Goal: Please decide whether each statement agrees with the passage on the volunteer corps, answering yes or no and quoting the words from the passage that settle it. 1. The Cirencester corps wore a dark blue coat. 2. Mrs Willes presented colours to the Cirencester corps in August 1800. 3. The Clifton corps appears in the 1799 list.

The corps was reported to have a band by October 1798. Colours were presented by Lady Sherborne on 20 August 1798.
[Gloucester Journal, 2 April, 27 August, 8 October 1798. John Goding, Norman’s History of Cheltenham, London & Cheltenham, 1863.]
Cirencester Associated Volunteer Corps / Cirencester Volunteers
Capt Joseph Cripps. Date of earliest commissions 12 July 1798.
Bullock, quoting from a minute book of the corps, gives the uniform as:
A dark blue coat faced with black velveteen, with a narrow white edge; a white cloth or kerseymere waistcoat; long pantaloons of white russia cloth with a black strap at the knee; short black gaiters; black stock; a round hat with a bear’s skin over it, and a white feather tipt with red.
A meeting of 24 July 1798 decided that the quality of the uniform was to be the same for all ranks.
In October 1799 the company included seven bandsmen.
Colours were presented by the Hon Mrs Elliott on 12 August 1800, the Mrs Willes who was to have made the presentation being indisposed.
[Gloucester Journal, 11, 18 August 1800.]
A Clifton corps of perhaps two companies is mentioned in passing for this period in Latimer’s Annals of Bristol, but does not appear in any other reference, including the 1799 list.

(Spatial question data)
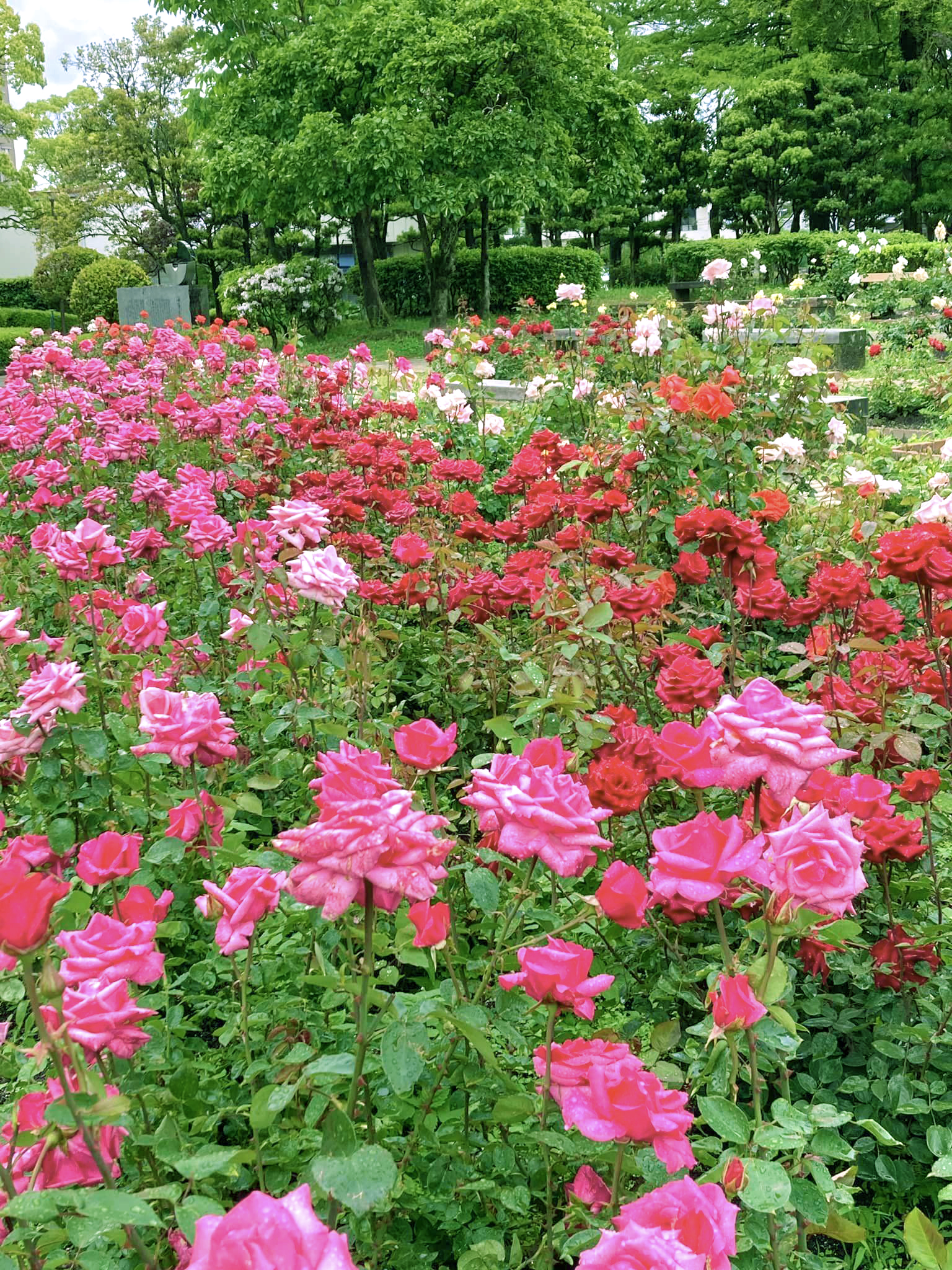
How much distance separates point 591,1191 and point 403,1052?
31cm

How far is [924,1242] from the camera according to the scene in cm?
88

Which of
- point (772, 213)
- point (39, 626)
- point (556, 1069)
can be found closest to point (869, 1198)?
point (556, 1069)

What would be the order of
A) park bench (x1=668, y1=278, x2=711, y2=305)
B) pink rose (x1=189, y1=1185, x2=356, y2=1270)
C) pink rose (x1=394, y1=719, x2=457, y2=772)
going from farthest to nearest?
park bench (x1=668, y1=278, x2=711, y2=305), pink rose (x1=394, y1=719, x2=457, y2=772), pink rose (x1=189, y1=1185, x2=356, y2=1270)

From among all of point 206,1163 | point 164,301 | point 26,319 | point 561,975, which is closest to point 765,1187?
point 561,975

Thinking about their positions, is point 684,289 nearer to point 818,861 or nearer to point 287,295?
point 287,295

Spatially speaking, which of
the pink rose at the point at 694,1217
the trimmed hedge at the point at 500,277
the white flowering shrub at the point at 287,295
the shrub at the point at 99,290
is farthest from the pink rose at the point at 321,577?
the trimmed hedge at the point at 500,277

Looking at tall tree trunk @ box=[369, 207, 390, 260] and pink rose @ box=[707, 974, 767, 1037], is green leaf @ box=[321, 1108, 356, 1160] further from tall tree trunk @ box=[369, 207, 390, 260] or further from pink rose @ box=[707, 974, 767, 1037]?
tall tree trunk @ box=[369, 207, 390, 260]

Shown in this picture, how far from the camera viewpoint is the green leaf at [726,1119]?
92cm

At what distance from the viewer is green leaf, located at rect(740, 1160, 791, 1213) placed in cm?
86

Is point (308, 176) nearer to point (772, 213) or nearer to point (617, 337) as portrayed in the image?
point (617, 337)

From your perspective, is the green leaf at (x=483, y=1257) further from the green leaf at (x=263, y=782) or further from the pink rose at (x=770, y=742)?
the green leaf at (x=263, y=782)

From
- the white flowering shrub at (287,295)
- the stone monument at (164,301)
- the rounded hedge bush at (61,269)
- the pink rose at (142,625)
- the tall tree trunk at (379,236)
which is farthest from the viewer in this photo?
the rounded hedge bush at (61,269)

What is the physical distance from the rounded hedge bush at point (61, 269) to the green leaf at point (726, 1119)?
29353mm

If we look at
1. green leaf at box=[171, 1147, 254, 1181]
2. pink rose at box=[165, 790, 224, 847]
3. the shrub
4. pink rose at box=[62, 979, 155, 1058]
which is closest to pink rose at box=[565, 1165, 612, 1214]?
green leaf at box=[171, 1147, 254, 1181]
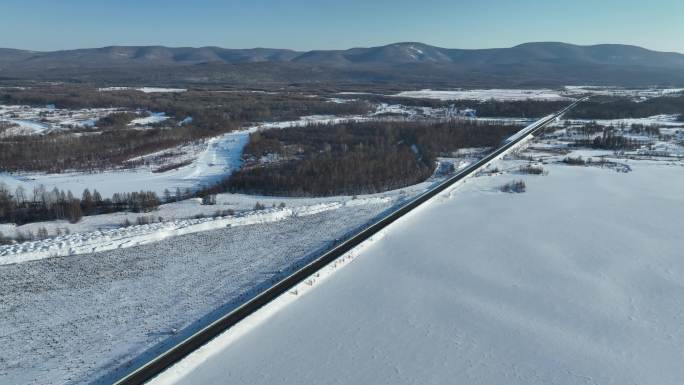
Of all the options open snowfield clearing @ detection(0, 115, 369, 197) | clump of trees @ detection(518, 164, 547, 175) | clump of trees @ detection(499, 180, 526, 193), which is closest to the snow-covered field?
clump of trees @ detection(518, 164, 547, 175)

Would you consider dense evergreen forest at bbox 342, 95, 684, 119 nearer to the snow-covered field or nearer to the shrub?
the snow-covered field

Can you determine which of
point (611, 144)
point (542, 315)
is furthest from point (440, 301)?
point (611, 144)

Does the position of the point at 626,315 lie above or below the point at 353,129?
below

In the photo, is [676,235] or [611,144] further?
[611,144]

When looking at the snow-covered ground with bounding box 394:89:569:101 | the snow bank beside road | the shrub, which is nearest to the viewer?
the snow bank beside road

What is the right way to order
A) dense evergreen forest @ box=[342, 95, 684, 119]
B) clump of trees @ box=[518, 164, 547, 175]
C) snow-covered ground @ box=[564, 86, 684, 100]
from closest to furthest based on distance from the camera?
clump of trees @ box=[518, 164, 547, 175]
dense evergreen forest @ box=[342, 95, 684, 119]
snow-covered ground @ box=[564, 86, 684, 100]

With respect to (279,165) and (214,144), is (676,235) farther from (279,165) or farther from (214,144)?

Result of the exercise:
1. Yes: "A dark blue coat faced with black velveteen"
2. No: "Colours were presented by the Hon Mrs Elliott on 12 August 1800, the Mrs Willes who was to have made the presentation being indisposed."
3. No: "does not appear in any other reference, including the 1799 list."